Samsung SAIL Montreal Lab researchers have recently introduced a new AI architecture called "Tiny Recursive Model" (TRM). This model has only 7 million parameters, far fewer than the billions of parameters in the smallest language models (LLMs), yet it demonstrates remarkable efficiency and outstanding performance on complex structured reasoning tasks such as Sudoku and ARC-AGI tests, successfully surpassing several large language models including Gemini2.5Pro and Claude3.7.

Recursive Reasoning Core Mechanism: A Tight Correction Loop
According to the research report "Less Is More: Recursive Reasoning Based on Tiny Networks," TRM achieved an accuracy of 45% on ARC-AGI-1 and 8% on ARC-AGI-2, outperforming larger models, including o3-mini-high (3.0% on ARC-AGI-2), Gemini2.5Pro (4.9%), DeepSeek R1 (1.3%), and Claude3.7 (0.7%). The authors stated that TRM achieved this with less than 0.01% of the parameters used by most large models. More specialized systems like Grok-4-thinking (16.0%) and Grok-4-Heavy (29.4%) still lead the way.
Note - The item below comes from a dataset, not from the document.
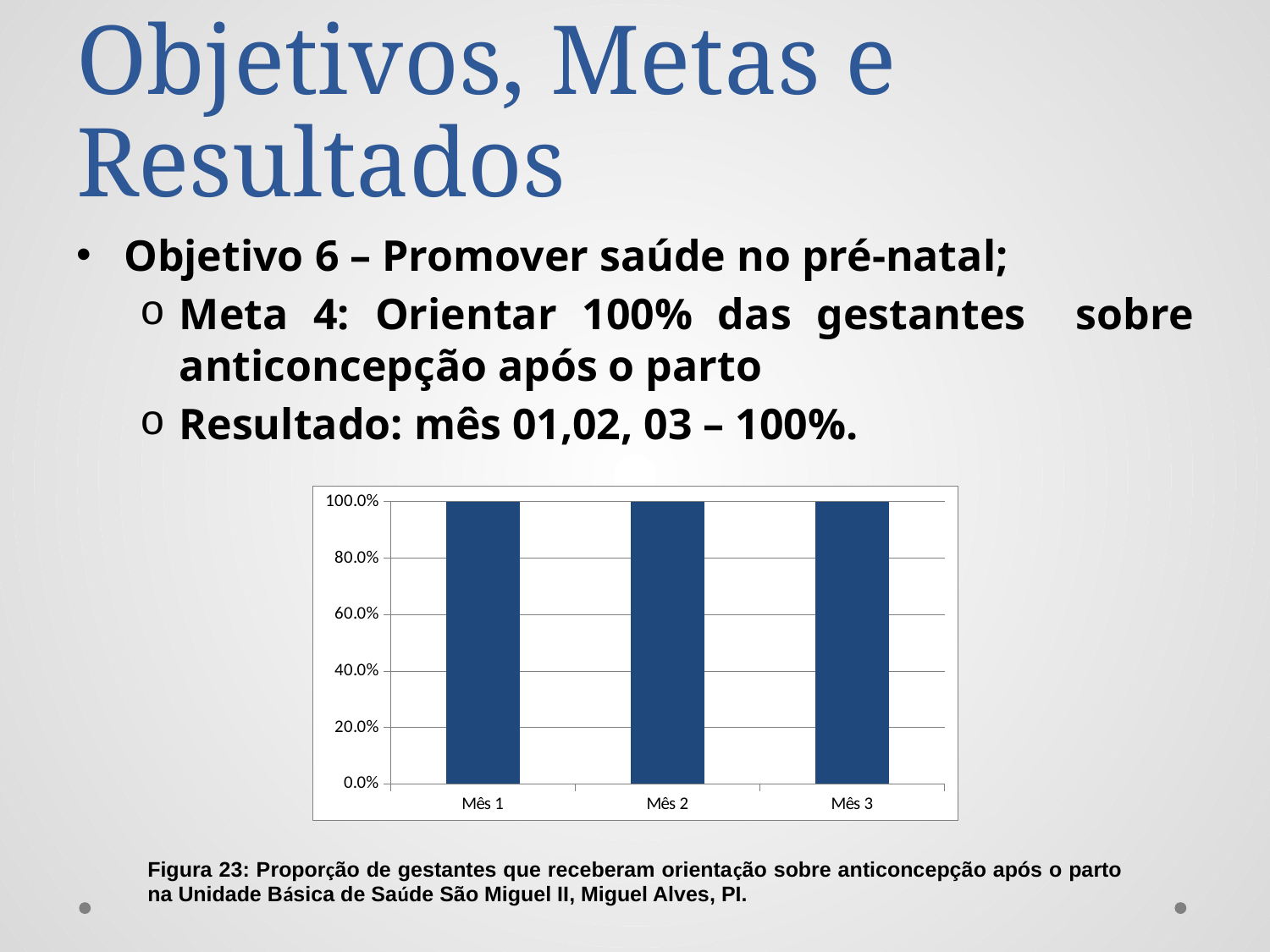
What is the highest value shown on the y axis of the chart? 100.0% Do the values rise, fall or stay the same from Mês 1 to Mês 3? stay the same What is the value for Mês 1 in the chart? 100.0% What is the value for Mês 3 in the chart? 100.0% How many categories are shown on the x axis of the chart? 3 What is the difference between the values for Mês 1 and Mês 3? 0.0% Is the value for Mês 2 greater or less than 80.0%? greater What kind of chart is shown on the slide? bar chart What is the value for Mês 2 in the chart? 100.0% Is the value for Mês 3 greater or less than 60.0%? greater What is the label of the first category on the x axis? Mês 1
The authors emphasized that TRM achieved 45% and 8% accuracy on ARC-AGI-1 and ARC-AGI-2 respectively, using less than 0.01% of the parameters typically used by large models, outperforming multiple larger-scale general models. In other benchmark tests, TRM also performed well, raising the accuracy of Sudoku-Extreme from 55.0% to 87.4%, and the accuracy of Maze-Hard from 74.5% to 85.3%.
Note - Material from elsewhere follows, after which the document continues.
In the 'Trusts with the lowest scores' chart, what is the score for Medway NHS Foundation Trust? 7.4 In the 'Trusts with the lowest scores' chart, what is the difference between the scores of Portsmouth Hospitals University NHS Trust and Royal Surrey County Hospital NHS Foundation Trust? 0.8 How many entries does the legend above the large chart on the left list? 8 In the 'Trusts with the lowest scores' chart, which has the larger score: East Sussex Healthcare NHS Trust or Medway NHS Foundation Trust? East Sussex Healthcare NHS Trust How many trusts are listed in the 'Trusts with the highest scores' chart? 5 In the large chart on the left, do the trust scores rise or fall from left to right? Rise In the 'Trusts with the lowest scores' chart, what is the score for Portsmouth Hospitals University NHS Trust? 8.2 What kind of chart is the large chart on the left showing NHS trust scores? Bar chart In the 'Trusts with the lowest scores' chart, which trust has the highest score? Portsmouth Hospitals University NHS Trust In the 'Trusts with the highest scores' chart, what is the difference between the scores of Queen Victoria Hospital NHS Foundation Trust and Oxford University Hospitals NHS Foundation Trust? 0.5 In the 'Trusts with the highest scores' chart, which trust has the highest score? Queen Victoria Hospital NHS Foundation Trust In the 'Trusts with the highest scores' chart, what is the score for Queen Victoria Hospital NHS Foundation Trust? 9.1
Research Significance and Limitations
The research results of TRM demonstrate the great potential of small, targeted models in handling narrow, structured reasoning tasks, as they can achieve high efficiency through step-by-step improvement and data augmentation. The study also shows that architecture selection for specific datasets (such as using simple MLP rather than attention mechanisms in a fixed-size grid) is key to success.
However, TRM is not a substitute for general LLMs. It runs on clearly defined grid problems and is not a generation system, so it is not suitable for open-ended, text-based, or multimodal general tasks.
Instead, TRM represents a promising building block in reasoning tasks, demonstrating a new direction in balancing computational efficiency with complex reasoning capabilities, and may expand its application areas in the future. Independent replication and testing are still ongoing.
The emergence of TRM highlights that in the field of AI, architectural innovation and algorithm optimization may be more important than simply pursuing model size. Do you think that this "small but precise" AI model is most likely to achieve large-scale application first in which vertical fields?